(Excerpts from a spatial dataset)
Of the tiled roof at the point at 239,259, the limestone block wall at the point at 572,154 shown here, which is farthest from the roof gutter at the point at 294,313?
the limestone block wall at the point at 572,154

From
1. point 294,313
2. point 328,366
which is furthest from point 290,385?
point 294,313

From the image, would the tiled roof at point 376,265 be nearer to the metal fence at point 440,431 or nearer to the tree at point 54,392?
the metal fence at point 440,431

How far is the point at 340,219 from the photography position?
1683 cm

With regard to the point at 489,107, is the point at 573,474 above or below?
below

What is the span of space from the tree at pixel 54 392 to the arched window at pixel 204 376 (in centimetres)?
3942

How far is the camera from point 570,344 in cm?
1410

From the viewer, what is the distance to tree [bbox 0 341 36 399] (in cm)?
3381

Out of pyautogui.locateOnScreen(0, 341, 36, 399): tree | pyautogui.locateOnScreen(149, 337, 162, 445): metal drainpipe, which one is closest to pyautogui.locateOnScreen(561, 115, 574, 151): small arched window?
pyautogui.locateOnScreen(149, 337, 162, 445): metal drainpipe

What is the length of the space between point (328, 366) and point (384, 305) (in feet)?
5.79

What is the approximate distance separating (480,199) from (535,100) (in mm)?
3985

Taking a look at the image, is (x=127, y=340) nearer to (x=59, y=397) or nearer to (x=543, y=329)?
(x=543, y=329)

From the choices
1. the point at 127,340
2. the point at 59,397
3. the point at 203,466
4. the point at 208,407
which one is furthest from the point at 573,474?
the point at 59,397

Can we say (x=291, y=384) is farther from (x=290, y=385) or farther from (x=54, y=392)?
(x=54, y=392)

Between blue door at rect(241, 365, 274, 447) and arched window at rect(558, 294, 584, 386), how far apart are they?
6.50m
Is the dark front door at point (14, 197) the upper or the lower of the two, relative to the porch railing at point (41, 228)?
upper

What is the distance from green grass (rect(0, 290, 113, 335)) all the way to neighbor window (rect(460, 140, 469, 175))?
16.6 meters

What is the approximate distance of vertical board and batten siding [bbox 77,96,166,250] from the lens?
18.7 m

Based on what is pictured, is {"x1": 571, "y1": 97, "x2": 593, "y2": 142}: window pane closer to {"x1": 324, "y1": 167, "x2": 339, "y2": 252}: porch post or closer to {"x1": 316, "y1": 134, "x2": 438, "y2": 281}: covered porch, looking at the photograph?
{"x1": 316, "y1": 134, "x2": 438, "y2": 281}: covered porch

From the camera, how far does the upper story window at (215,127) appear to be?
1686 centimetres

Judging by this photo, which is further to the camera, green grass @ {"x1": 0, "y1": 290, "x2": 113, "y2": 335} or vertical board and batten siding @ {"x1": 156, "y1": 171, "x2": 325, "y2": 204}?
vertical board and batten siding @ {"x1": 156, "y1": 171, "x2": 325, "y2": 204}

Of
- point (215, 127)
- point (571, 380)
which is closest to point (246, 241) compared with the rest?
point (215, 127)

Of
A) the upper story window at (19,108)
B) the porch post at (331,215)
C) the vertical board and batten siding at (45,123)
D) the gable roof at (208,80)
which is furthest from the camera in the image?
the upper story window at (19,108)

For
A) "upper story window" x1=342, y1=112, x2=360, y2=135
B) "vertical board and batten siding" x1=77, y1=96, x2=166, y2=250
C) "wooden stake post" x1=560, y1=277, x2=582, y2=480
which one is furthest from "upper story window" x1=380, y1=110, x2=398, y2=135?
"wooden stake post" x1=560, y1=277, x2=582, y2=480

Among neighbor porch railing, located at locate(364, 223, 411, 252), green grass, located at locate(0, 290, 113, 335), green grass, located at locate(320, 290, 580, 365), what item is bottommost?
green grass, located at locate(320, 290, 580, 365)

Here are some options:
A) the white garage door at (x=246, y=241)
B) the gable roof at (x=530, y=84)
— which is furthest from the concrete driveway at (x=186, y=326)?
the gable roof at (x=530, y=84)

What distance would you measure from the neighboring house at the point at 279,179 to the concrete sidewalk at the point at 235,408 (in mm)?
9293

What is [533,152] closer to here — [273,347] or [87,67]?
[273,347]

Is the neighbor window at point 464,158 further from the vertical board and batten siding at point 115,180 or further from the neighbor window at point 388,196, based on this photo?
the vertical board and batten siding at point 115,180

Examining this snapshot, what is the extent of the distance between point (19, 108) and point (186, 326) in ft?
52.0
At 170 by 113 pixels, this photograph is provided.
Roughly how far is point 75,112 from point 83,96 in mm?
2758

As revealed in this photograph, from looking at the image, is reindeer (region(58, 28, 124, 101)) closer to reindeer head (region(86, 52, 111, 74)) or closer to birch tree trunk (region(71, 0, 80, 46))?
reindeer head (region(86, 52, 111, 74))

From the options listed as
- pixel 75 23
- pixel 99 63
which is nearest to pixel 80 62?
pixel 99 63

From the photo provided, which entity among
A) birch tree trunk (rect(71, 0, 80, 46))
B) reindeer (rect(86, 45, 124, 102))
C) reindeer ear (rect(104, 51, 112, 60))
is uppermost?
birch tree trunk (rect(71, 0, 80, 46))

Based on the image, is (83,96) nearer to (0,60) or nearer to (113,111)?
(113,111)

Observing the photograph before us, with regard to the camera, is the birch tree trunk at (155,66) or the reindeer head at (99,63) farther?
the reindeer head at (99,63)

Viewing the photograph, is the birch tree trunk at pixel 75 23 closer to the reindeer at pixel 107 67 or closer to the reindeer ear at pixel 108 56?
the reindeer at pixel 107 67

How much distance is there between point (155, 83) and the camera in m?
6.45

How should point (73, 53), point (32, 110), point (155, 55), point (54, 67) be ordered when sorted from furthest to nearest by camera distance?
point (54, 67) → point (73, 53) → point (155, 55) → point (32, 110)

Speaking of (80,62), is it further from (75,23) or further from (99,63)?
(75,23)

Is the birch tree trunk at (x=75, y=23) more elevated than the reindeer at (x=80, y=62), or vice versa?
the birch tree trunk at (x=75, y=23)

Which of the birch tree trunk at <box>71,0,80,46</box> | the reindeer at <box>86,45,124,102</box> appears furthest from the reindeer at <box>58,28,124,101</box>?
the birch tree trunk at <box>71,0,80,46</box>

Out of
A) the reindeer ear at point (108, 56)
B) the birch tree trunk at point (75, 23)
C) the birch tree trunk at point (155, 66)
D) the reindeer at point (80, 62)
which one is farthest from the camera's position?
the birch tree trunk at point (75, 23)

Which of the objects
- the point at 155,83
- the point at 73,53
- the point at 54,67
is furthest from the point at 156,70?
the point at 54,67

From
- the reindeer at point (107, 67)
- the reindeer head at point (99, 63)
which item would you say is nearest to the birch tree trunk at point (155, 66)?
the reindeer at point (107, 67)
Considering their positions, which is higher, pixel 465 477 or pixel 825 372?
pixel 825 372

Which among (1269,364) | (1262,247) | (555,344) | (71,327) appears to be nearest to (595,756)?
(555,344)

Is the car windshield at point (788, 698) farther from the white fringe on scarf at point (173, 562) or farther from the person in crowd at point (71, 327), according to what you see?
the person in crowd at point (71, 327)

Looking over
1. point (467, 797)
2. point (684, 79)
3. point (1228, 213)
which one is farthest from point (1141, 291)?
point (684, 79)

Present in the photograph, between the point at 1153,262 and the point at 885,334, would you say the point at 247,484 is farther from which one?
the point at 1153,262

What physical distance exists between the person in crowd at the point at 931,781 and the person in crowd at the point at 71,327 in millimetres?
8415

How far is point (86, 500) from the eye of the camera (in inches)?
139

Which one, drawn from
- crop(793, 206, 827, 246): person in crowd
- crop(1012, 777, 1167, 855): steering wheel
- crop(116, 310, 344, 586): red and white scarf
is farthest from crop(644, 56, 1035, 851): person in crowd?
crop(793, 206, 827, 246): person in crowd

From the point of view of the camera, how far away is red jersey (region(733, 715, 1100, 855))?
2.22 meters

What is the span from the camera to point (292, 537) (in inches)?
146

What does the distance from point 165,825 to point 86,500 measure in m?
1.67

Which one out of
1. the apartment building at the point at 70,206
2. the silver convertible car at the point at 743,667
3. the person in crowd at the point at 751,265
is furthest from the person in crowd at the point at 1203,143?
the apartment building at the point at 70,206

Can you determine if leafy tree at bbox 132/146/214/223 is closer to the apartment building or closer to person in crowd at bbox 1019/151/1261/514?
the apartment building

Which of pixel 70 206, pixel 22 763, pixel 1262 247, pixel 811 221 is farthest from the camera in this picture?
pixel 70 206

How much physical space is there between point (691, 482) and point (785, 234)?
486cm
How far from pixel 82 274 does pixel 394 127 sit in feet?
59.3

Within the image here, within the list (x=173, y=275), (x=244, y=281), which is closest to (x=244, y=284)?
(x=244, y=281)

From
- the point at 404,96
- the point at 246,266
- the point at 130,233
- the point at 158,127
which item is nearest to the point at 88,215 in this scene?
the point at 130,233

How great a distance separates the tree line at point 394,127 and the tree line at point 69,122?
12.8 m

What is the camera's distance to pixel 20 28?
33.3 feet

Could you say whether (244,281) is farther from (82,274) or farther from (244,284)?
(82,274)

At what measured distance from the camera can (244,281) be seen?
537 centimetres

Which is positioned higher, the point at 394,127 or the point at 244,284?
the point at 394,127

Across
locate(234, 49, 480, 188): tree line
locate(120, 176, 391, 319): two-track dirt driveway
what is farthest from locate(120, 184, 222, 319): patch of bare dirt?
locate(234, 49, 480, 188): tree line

> [YOUR OBJECTIVE] Copy out the lines from the one holding "Which one, drawn from" through the one holding "2.22 meters", inclusive, but swap "steering wheel" for "dashboard" and leave all else untouched.

> [OUTPUT FOR THIS EXERCISE]
Which one, drawn from
- crop(793, 206, 827, 246): person in crowd
- crop(1012, 777, 1167, 855): dashboard
- crop(116, 310, 344, 586): red and white scarf
is farthest from crop(644, 56, 1035, 851): person in crowd?
crop(793, 206, 827, 246): person in crowd

From the point of view of the camera, how far away is red jersey (region(733, 715, 1100, 855))?
2.22 meters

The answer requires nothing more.